Ich informiere mich! Mehr sag ich dazu nich. 

Bleib doch mit deinem VDSF da wo du jetzt bist.


----------



## Rumpel (12. November 2010)

*AW: Lässt der VDSF die Fusion bewusst platzen? Konstruktiver Vorschlag zur Fusion!*

So, ich klinke mich aus, es ist mir echt zu müßig wieder auf die Punkte einzugehen die man eigentlich so nicht stehen lassen kann und meine Nerven brauch ich jetzt noch-geh ins Fußballstadion...:vik:

Nur eins noch, hier wird massiv pro DAV Politik und andere Stimmen mundtot gemacht, siehe Sperrungen. Das es hier oftopic ausarten musste ist darin begründet das man diese Bildzeitungshalbwahrheiten nicht so stehen lassen kann..

@ivo:

ganz arm...


----------



## Jose (12. November 2010)

*AW: Lässt der VDSF die Fusion bewusst platzen? Konstruktiver Vorschlag zur Fusion!*



Rumpel schrieb:


> ...
> Nur eins noch, hier wird massiv pro DAV Politik und andere Stimmen mundtot gemacht, siehe Sperrungen...



das ist einfach unverschämte hetze. so einfach.


----------



## Fischer am Inn (12. November 2010)

*AW: Lässt der VDSF die Fusion bewusst platzen? Konstruktiver Vorschlag zur Fusion!*

Hallo Leute,

ich glaube nicht, dass die Formulierungen vom „platzen lassen“ und „Schuld in die Schuhe schieben“ der Sache angemessen sind. Ich sehe das so: Es stehen sich mit dem VDSF und DAV zwei gleichberechtigte und freie Partner gegenüber und die loten aus, ob es genügend Gemeinsamkeiten und Kompromisslinien gibt, um zu einen einzigen Verband fusionieren zu können. Sind die Gemeinsamkeiten hinreichend, dann ist es okay. Wenn nicht, dann stellt man das fest und beide Verbände bleiben frei und unabhängig und gehen ihren jeweiligen eigenen Weg weiter wie die letzten 20 Jahre auch. Ist auch okay. Ich sehe da keine Dimension von „Schuld“. Ich sehe Dimensionen von „souveränen Verbänden“ und „freien Entscheidungen“.

„Take it or leave it“ - wie der Franzose sagt.

Servus
Fischer am Inn


----------



## Thomas9904 (12. November 2010)

※

Schreib die Forendiskussion oben über die Fusion von VDSF und DAV ab der Stelle weiter, an der sie aufhört.

Vorliegende Angaben =
※

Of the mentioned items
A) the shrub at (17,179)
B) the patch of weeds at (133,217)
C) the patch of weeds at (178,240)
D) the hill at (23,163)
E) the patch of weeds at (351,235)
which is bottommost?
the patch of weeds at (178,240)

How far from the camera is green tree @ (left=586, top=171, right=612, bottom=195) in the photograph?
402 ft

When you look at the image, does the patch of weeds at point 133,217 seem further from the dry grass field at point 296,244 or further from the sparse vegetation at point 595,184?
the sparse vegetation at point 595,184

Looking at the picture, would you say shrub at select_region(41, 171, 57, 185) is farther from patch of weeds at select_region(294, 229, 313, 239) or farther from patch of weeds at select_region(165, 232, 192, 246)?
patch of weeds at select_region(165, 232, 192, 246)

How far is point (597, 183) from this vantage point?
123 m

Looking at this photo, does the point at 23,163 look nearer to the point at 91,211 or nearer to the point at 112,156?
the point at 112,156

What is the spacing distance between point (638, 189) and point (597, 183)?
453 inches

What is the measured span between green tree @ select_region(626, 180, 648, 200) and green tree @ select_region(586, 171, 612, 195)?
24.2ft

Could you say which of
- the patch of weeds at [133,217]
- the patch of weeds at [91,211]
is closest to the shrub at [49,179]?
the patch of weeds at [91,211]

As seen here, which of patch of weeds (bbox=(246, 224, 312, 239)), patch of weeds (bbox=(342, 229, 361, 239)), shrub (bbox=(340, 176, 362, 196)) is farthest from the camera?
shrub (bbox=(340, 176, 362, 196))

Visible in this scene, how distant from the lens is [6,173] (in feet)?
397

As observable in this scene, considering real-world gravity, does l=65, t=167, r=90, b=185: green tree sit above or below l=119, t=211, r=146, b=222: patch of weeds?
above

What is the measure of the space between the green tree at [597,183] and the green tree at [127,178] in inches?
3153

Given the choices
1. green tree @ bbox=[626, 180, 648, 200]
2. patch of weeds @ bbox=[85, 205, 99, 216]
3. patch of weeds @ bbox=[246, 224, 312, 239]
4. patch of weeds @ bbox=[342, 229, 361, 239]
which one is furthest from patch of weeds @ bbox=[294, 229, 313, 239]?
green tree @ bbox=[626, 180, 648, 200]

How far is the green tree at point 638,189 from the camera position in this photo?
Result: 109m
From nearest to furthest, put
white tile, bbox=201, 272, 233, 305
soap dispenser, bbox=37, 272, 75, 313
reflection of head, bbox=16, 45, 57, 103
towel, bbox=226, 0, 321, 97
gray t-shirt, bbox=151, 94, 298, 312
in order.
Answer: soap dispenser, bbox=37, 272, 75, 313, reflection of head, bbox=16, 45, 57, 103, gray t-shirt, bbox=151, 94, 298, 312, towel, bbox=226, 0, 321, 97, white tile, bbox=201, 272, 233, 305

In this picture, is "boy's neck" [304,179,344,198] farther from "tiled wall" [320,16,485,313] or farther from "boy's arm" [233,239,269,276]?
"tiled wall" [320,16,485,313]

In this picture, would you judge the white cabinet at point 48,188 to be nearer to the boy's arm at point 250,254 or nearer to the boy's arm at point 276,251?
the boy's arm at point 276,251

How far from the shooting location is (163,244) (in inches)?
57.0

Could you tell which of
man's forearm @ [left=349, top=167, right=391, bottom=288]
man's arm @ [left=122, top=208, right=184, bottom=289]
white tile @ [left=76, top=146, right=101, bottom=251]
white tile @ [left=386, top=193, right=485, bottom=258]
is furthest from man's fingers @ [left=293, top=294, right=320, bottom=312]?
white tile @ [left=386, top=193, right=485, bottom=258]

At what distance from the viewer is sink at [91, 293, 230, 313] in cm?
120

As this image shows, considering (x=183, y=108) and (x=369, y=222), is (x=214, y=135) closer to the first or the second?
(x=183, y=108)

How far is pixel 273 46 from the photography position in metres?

※

Antwort =
*AW: Lässt der VDSF die Fusion bewusst platzen? Konstruktiver Vorschlag zur Fusion!*

Kein Einwand, dann sollen die dazu stehen und nicht solche Spielchen spielen wie das canceln der 12er-Kommissin und streuen vomn nachweisbar widerlegten Gerüchtne (hauptamtliche Präsidiumsmitglieder ., dass Friedrich Richter die Fusion hintertreiben würde, etc ), um der anderen Partei die Schuld in die Schuhe schieben zu können..

Dann hätte ich nicht nur kein Problem damit, wenn die das anständig lösen würden (egal wie), wäre das sogar gutzuheissen (beide Parteien angesprochen).,..


----------



## ivo (12. November 2010)

*AW: Lässt der VDSF die Fusion bewusst platzen? Konstruktiver Vorschlag zur Fusion!*



Fischer am Inn schrieb:


> Hallo Leute,
> 
> ich glaube nicht, dass die Formulierungen vom „platzen lassen“ und „Schuld in die Schuhe schieben“ der Sache angemessen sind. Ich sehe das so: Es stehen sich mit dem VDSF und DAV zwei gleichberechtigte und freie Partner gegenüber und die loten aus, ob es genügend Gemeinsamkeiten und Kompromisslinien gibt, um zu einen einzigen Verband fusionieren zu können. Sind die Gemeinsamkeiten hinreichend, dann ist es okay. Wenn nicht, dann stellt man das fest und beide Verbände bleiben frei und unabhängig und gehen ihren jeweiligen eigenen Weg weiter wie die letzten 20 Jahre auch. Ist auch okay. Ich sehe da keine Dimension von „Schuld“. Ich sehe Dimensionen von „souveränen Verbänden“ und „freien Entscheidungen“.
> 
> ...



Informiere dich mal wie die Verhandlungen laufen.
Das VDSF hat einen Standpunkt eingenommen und will sich nicht mehr bewegen. Wenn die Verhandlungen platzen wird dem DAV dieses zugeschrieben, da der DAV in vielen Punkten noch viel klärungsbedarf sieht.


----------



## Blauzahn (12. November 2010)

*AW: Lässt der VDSF die Fusion bewusst platzen? Konstruktiver Vorschlag zur Fusion!*



ivo schrieb:


> Das VDSF hat einen Standpunkt eingenommen und will sich nicht mehr bewegen. Wenn die Verhandlungen platzen wird dem DAV dieses zugeschrieben, da der DAV in vielen Punkten noch viel klärungsbedarf sieht.



Wer nun wem die Schuld in die Schuhe schiebt, ist für mich eher sekundär. 
Fest steht wohl, dass momentan der "Abstand" zu groß ist, um gezielt dem Angler dienliche Politik in *einem* Verband zu machen. Das hat man in den Verhandlungen, sowie allen damit verbundenen "Nebengeräuschen" festgestellt, so dass man nun versucht (jeder für sich) aus dem Scheitern einen Vorteil für das eigene Fortbestehen zu gestalten bzw. zu ziehen.
Unter uns... 
mir ist dieser Umstand (der Entfernung) nicht Unrecht #h

Abendgruß


----------



## Fischer am Inn (12. November 2010)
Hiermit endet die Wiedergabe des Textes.